**PROBLEMS**
1 - Write out everything in the PySpark cricket exercise from "Perform an inner" down to "full country names.", character for character.
2 - Continue the PySpark cricket exercise from the point where its text ends.

**TEXT PASSAGE**
----------------------------------------

#Problem Statement:
You are given two datasets representing cricket players' statistics and their associated country information. Your task is to transform and analyze this data using PySpark.

Dataset 1: Players

This dataset contains information about cricket players, including their names, total runs scored, and their 50s and 100s in the format player-COUNTRY_CODE.
Columns:
player: The name of the player concatenated with a hyphen and the country code (e.g., Sachin-IND).
runs: The total runs scored by the player.
50s/100s: The number of 50s and 100s scored by the player, separated by a forward slash (e.g., 93/49).


Dataset 2: Countries

This dataset maps the country code to the full country name.
Columns:
SRT: The country code (e.g., IND).
country: The full name of the country (e.g., India).

Task:
Extract Information:

Split the player column in the Players dataset into two separate fields:
player_name: The name of the player.
SRT: The country code.
Split the 50s/100s column into two separate fields:
runs_50s: The number of 50s.
runs_100s: The number of 100s.
Join the Datasets:

Perform an inner join between the transformed Players dataset and the Countries dataset using the SRT field to map country codes to full country names.
Calculate the Sum:

Calculate the sum of 50s and 100s for each player.
Filter:

Filter the results to include only those players whose sum of 50s and 100s is greater than 90.
Sort:

Sort the filtered results by country name.

In [0]:
from pyspark.sql import SparkSession
from pyspark.sql.types import StructType, StructField, StringType, IntegerType

# Initialize Spark session
spark = SparkSession.builder.appName("CricketData").getOrCreate()

# Define schema for players_df
schema = StructType([
    StructField("player", StringType(), True),
    StructField("runs", IntegerType(), True),
    StructField("50s/100s", StringType(), True)
])

# Create players_df DataFrame
data = [
    ("Sachin-IND", 18694, "93/49"),
    ("Ricky-AUS", 11274, "66/31"),
    ("Lara-WI", 10222, "45/21"),
    ("Rahul-IND", 10355, "95/11"),
    ("Jhonty-SA", 7051, "43/5"),
    ("Hayden-AUS", 8722, "67/19")
]
players_df = spark.createDataFrame(data, schema)

# Create countries_df DataFrame
data1 = [("IND", "India"), ("AUS", "Australia"), ("WI", "WestIndies"), ("SA", "SouthAfrica")]
countries_df = spark.createDataFrame(data1, ["SRT", "country"])

# Show the DataFrames
players_df.display()
countries_df.display()


player,runs,50s/100s
Sachin-IND,18694,93/49
Ricky-AUS,11274,66/31
Lara-WI,10222,45/21
Rahul-IND,10355,95/11
Jhonty-SA,7051,43/5
Hayden-AUS,8722,67/19


SRT,country
IND,India
AUS,Australia
WI,WestIndies
SA,SouthAfrica


In [0]:
players_df.createOrReplaceTempView('players')
countries_df.createOrReplaceTempView('country')

In [0]:
# Execute the Spark SQL query
result_df = spark.sql("""

----------------------------------------

**DATA EXTRACT**

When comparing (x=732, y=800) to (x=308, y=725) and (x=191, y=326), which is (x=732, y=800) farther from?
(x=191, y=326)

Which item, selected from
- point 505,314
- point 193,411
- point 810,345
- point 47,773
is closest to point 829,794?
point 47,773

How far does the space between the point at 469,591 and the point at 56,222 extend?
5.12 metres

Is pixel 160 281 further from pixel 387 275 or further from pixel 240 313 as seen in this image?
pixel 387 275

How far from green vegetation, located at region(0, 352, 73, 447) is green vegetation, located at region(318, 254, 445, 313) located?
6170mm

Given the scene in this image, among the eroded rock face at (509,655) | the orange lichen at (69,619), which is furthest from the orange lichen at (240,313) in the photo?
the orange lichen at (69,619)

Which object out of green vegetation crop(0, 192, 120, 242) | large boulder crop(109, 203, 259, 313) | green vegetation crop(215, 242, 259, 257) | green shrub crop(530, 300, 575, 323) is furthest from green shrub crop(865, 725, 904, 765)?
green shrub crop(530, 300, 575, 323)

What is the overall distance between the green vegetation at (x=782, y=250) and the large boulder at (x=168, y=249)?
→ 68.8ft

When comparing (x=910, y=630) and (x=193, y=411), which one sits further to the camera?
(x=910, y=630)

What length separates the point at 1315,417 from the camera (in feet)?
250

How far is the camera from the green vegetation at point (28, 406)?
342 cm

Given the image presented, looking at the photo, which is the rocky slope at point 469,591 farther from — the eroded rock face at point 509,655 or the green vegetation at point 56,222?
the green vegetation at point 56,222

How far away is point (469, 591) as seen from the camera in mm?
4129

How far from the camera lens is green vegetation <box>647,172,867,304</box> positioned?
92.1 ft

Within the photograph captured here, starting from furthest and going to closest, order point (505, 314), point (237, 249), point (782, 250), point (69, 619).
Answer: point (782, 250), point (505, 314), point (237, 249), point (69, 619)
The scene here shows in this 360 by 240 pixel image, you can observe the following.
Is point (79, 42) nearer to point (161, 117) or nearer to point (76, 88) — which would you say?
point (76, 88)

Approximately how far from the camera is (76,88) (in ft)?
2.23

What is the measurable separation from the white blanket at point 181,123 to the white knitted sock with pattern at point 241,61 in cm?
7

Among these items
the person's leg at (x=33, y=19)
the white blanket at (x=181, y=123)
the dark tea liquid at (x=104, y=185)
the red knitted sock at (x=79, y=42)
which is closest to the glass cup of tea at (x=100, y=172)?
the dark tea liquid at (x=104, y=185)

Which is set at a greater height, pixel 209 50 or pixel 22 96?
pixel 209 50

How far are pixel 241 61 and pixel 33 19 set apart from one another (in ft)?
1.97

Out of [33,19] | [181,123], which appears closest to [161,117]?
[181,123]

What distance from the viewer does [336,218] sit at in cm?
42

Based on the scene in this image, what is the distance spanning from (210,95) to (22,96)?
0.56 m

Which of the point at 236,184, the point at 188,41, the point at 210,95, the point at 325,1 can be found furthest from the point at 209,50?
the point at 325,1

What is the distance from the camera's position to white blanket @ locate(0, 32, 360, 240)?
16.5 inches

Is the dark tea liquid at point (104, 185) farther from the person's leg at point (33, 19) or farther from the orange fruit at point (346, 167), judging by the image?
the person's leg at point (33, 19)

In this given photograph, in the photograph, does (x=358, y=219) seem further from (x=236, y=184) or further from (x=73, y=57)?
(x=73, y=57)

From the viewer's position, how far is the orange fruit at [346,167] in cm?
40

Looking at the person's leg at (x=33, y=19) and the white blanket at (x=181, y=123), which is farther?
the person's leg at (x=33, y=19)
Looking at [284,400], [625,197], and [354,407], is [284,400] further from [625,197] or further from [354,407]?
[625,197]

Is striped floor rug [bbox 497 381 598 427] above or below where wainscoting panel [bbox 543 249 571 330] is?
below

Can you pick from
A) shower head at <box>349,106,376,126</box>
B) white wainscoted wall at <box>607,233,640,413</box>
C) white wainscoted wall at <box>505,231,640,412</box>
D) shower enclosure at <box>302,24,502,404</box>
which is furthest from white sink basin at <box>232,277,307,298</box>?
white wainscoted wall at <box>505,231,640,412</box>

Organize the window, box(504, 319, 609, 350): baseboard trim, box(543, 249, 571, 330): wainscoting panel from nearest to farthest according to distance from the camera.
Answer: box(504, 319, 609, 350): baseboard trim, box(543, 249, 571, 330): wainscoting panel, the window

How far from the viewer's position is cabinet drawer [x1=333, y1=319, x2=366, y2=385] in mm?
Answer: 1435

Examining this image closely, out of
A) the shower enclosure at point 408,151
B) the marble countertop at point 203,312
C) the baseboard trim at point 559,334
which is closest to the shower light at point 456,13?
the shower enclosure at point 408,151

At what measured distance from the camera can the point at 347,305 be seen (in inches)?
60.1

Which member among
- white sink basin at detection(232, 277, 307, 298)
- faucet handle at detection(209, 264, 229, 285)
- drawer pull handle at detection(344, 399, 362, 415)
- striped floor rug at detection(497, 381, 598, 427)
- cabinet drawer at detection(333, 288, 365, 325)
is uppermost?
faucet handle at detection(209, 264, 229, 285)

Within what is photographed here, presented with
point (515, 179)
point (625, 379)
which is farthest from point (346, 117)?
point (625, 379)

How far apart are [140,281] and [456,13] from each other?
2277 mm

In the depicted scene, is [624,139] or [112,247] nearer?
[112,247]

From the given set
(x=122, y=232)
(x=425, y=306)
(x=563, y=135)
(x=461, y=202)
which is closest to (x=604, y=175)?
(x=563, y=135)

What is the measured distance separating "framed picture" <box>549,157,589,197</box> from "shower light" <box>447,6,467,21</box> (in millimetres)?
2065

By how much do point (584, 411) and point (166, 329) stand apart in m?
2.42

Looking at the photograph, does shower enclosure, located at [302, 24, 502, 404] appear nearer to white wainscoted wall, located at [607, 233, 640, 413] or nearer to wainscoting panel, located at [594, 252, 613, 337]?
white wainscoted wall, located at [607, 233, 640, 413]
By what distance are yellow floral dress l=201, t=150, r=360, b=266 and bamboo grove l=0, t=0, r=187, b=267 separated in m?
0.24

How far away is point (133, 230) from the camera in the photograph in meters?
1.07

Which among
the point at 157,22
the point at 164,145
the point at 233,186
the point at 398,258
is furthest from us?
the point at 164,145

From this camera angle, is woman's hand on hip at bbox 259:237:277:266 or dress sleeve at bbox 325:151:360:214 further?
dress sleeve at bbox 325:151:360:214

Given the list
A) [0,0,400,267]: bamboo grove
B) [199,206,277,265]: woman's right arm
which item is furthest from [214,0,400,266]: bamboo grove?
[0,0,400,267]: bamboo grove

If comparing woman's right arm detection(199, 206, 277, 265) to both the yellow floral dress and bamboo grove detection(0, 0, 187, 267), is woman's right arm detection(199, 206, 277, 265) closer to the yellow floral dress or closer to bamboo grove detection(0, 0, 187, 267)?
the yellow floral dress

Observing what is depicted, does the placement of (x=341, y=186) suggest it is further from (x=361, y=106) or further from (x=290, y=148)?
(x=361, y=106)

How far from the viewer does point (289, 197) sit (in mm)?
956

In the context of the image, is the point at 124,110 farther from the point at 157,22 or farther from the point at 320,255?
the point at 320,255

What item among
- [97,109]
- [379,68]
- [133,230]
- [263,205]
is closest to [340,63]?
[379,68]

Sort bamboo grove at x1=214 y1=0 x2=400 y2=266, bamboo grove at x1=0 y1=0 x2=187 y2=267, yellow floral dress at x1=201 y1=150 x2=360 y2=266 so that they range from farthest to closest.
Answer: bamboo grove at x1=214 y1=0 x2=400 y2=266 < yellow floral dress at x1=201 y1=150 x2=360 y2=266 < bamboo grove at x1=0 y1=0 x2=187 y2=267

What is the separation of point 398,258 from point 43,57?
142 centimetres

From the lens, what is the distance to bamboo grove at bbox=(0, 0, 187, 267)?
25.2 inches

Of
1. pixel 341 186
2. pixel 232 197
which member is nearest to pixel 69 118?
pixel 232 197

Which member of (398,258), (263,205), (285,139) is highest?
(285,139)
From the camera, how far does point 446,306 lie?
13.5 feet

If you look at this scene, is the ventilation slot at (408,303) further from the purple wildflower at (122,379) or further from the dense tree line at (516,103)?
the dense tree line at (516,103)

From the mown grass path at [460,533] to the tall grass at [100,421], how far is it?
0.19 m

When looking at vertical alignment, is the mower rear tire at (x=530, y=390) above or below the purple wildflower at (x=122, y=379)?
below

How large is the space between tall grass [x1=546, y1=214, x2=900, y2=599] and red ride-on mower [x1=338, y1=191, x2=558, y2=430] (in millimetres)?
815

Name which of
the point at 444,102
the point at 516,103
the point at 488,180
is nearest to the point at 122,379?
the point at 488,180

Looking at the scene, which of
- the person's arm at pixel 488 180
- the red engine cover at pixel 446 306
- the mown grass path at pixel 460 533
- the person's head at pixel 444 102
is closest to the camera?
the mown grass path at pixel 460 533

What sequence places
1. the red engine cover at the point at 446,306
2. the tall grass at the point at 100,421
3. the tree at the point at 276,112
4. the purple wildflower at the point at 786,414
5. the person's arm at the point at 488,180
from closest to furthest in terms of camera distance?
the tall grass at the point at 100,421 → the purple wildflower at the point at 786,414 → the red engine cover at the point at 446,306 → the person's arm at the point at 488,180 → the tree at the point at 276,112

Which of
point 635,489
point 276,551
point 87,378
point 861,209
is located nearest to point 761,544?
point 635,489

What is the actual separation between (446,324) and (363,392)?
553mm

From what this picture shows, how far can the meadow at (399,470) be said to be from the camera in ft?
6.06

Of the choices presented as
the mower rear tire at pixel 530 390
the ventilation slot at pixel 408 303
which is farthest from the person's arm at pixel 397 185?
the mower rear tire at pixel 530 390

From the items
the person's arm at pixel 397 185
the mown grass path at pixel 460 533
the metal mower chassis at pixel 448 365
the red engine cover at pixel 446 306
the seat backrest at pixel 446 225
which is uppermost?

----------------------------------------

**PER-TASK ANSWERS**
1 -
Perform an inner join between the transformed Players dataset and the Countries dataset using the SRT field to map country codes to full country names.

2 -
    WITH player AS (
        SELECT 
            player,
            runs,
            SPLIT(player, '-')[0] AS player_name,
            SPLIT(player, '-')[1] AS SRT,
            SPLIT(`50s/100s`, '/')[0] AS runs_50s,
            SPLIT(`50s/100s`, '/')[1] AS runs_100s
        FROM players
    )
    SELECT 
        p.player_name AS playername,
        c.country,
        p.runs,
        CAST(p.runs_50s AS INT) + CAST(p.runs_100s AS INT) AS sum
    FROM player p
    INNER JOIN country c 
    ON p.SRT = c.SRT
    WHERE CAST(p.runs_50s AS INT) + CAST(p.runs_100s AS INT) > 90
    ORDER BY c.country
""")

# Show the result
result_df.display()

playername,country,runs,sum
Ricky,Australia,11274,97
Sachin,India,18694,142
Rahul,India,10355,106


In [0]:
from pyspark.sql.functions import col, expr, split

# Split the player column into player_name and SRT using the '-' delimiter
players_transformed_df = players_df.withColumn(
    "player_name", split(col("player"), "-").getItem(0)
).withColumn("SRT", split(col("player"), "-").getItem(1))

# Split the 50s/100s column into runs_50s and runs_100s using the '/' delimiter
players_transformed_df = (
    players_transformed_df.withColumn(
        "runs_50s", split(col("50s/100s"), "/").getItem(0).cast("int")
    )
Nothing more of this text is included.